Spatial question records
┄┄┄┄┄┄

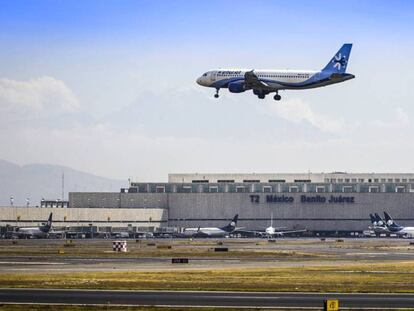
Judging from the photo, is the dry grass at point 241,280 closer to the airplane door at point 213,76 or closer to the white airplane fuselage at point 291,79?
the white airplane fuselage at point 291,79

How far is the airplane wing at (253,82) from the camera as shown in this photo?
166 metres

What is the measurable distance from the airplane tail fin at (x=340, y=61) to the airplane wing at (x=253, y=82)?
50.4 ft

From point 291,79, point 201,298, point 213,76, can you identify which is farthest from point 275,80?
point 201,298

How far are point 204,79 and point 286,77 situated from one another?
18115mm

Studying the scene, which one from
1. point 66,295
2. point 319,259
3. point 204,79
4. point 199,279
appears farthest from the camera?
point 204,79

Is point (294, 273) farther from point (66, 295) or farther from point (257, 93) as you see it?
point (257, 93)

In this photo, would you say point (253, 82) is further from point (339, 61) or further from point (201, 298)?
point (201, 298)

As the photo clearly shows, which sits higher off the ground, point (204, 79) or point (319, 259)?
point (204, 79)

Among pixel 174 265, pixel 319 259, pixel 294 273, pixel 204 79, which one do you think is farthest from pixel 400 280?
pixel 204 79

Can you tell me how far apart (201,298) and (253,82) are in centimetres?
9750

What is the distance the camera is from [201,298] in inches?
2859

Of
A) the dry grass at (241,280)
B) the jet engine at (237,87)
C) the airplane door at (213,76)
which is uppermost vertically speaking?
the airplane door at (213,76)

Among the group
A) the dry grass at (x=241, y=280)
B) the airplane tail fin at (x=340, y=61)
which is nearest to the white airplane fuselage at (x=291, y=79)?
the airplane tail fin at (x=340, y=61)

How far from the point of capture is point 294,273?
328 ft
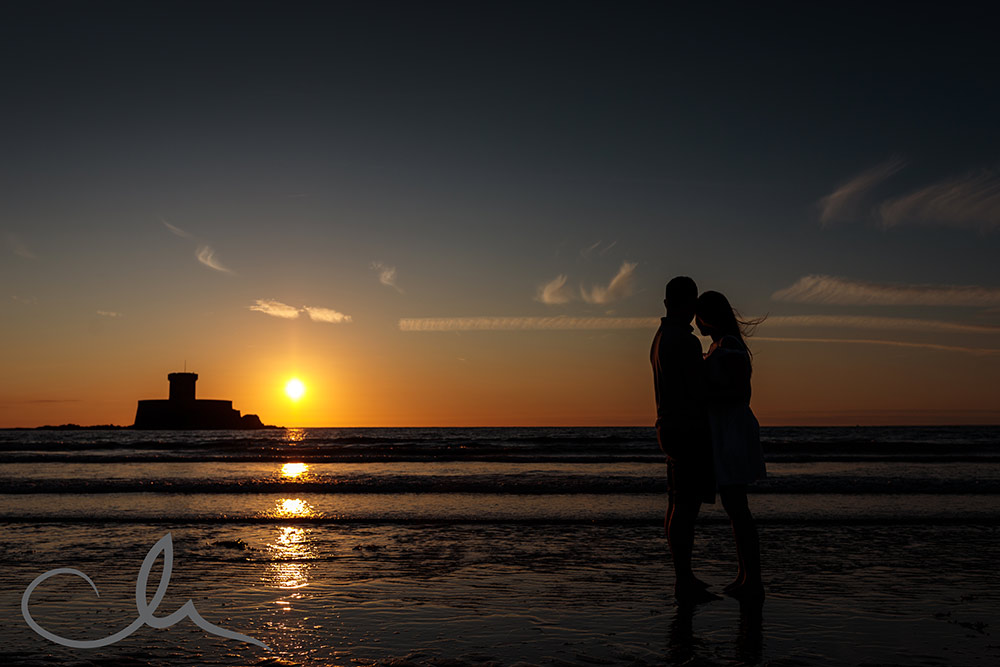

┄┄┄┄┄┄

**YOUR GOAL:**
Repeat the listing above word for word, but leave out the pictures.

**RIGHT ANSWER:**
Judging from the photo, is the dry grass at point 241,280 closer to the airplane door at point 213,76 or closer to the white airplane fuselage at point 291,79?
the white airplane fuselage at point 291,79

How far is the airplane wing at (253,82) from the camera as shown in this photo?
166 metres

What is the measurable distance from the airplane tail fin at (x=340, y=61) to the airplane wing at (x=253, y=82)?
50.4 ft

From point 291,79, point 201,298, point 213,76, can you identify which is farthest from point 275,80?
point 201,298

How far are point 204,79 and point 286,77 situated from one another?
18115mm

Studying the scene, which one from
1. point 66,295
2. point 319,259
3. point 204,79
4. point 199,279
appears farthest from the camera?
point 204,79

Is point (294, 273) farther from point (66, 295) or farther from point (257, 93) as you see it?
point (257, 93)

In this photo, would you say point (253, 82) is further from point (339, 61) or further from point (201, 298)?
point (201, 298)

As the photo clearly shows, which sits higher off the ground, point (204, 79) or point (319, 259)?
point (204, 79)

Among pixel 174 265, pixel 319 259, pixel 294 273, pixel 204 79, which one do you think is farthest from pixel 400 280?
pixel 204 79

Can you tell me how far apart (201,298) and (253,82) are in centimetres?
9750

What is the distance the camera is from [201,298] in inches?
2859

Of
A) the dry grass at (241,280)
B) the jet engine at (237,87)
C) the airplane door at (213,76)
which is uppermost vertically speaking?
the airplane door at (213,76)

Among the group
A) the dry grass at (x=241, y=280)
B) the airplane tail fin at (x=340, y=61)
which is nearest to the white airplane fuselage at (x=291, y=79)?
the airplane tail fin at (x=340, y=61)

How far from the point of capture is point 294,273?
328 ft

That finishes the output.